The answer must be a single number: the count of lines in these records that hold "выявлении".

**** Input data

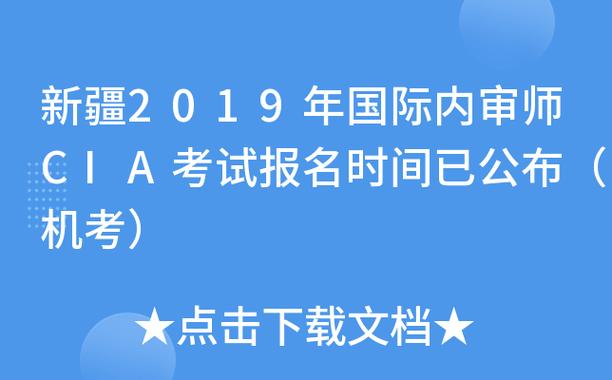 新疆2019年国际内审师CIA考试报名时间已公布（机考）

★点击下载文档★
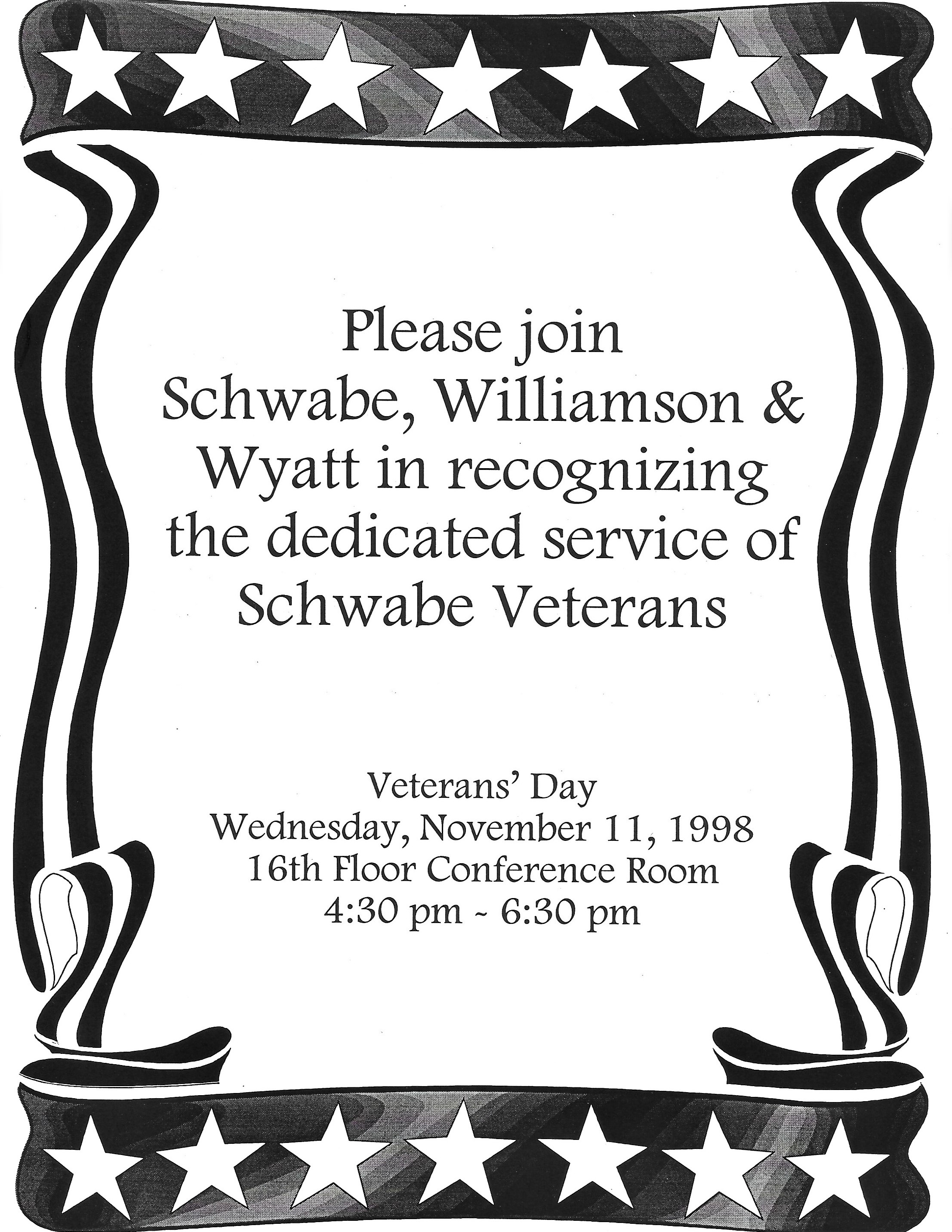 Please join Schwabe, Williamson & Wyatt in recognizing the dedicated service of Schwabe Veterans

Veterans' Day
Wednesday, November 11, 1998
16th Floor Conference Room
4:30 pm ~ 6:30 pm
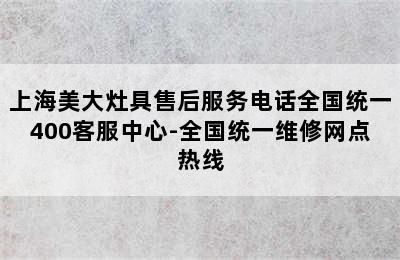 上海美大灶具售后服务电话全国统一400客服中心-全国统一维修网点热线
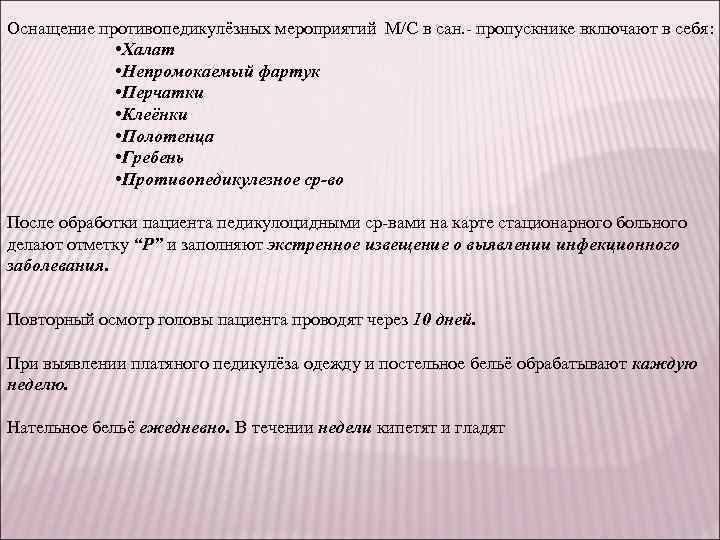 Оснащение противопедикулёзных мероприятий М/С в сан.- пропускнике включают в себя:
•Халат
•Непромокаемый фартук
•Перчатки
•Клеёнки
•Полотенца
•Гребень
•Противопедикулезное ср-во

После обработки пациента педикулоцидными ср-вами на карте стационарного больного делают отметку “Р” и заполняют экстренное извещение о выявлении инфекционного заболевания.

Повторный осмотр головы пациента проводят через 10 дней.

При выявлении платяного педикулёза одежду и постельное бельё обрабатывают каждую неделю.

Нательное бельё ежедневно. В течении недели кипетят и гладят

********

Exercise output = 2